ABSTRACT

The case studies contained in Chapters 4-7 demonstrate an interesting pattern. Attempts to externally impose a regulatory settlement, such as the efforts of software companies to leverage control into the content layer via their proprietary software suites, the actions of ICANN with regard to domain names, or public sector attempts to control the distribution of content through legal tools such as the Digital Millennium Copyright Act (DMCA) or the Communications Decency Act (CDA), often lead to unexpected outcomes and ultimately, failure to achieve the regulatory settlement that was sought. Alternatively, on the few occasions where a regulatory settlement has been allowed to develop organically, such as the development of network protocols including TCP/IP and FTP, the community response to the Live 8 ticket affair or the market response to the problem of the home video recorder, a strong and coherent regulatory outcome has developed. What can regulators, and regulatory theorists, learn from these outcomes? Does it mean that direct regulatory interventions will always produce an unplanned and often undesirable outcome?
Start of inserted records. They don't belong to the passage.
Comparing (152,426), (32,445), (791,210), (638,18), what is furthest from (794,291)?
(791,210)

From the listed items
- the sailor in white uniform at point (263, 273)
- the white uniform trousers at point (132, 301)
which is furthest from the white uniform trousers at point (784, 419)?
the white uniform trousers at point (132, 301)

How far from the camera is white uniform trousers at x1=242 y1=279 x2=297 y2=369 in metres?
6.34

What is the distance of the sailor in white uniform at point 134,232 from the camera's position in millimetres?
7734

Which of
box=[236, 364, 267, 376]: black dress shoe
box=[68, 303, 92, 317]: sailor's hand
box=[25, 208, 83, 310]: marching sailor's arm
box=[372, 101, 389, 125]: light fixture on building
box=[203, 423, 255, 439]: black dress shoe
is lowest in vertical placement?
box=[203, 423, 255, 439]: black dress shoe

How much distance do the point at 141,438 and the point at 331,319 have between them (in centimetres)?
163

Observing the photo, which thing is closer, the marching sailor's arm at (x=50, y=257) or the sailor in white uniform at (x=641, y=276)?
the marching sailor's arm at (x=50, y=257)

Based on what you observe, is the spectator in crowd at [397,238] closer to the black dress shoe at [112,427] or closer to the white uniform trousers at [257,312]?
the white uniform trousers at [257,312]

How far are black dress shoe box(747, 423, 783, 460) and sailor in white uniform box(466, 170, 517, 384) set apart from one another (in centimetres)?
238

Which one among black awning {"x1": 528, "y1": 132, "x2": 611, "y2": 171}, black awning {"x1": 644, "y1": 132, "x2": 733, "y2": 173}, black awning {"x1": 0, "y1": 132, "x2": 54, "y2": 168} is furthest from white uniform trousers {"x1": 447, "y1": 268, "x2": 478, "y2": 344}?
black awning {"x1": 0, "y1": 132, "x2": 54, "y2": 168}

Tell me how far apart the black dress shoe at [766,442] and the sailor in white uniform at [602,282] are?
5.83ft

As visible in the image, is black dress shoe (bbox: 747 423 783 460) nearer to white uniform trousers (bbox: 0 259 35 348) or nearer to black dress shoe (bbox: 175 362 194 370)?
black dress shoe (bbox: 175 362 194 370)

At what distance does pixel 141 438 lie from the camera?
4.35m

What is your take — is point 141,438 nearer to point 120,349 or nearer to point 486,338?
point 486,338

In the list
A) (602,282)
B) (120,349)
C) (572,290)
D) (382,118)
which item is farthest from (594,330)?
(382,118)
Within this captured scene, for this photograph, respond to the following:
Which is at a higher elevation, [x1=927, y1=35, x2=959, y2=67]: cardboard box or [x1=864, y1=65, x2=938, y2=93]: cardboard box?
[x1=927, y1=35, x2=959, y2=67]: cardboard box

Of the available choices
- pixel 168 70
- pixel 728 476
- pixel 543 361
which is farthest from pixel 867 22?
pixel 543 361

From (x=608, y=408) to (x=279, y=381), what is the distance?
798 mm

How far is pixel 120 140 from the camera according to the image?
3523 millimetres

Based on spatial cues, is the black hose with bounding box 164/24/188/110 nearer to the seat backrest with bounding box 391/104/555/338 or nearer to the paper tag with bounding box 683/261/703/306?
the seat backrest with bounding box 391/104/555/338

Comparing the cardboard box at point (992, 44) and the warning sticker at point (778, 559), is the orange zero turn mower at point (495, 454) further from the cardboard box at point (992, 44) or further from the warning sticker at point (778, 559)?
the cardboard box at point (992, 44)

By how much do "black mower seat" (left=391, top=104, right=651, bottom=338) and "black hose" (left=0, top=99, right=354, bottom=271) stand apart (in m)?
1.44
In turn does this suggest a belated victory for the cyber-libertarian school? Certainly it seems to suggest that the concern expressed by the cyberpaternalists that code writers may effect perfect control through software design is unfounded. Although on the surface these seem to be reasonable conclusions to be drawn from the available evidence, the outcome is more complex than all these suggestions, but it is one that offers regulators and regulatory theorists an opportunity they must seize.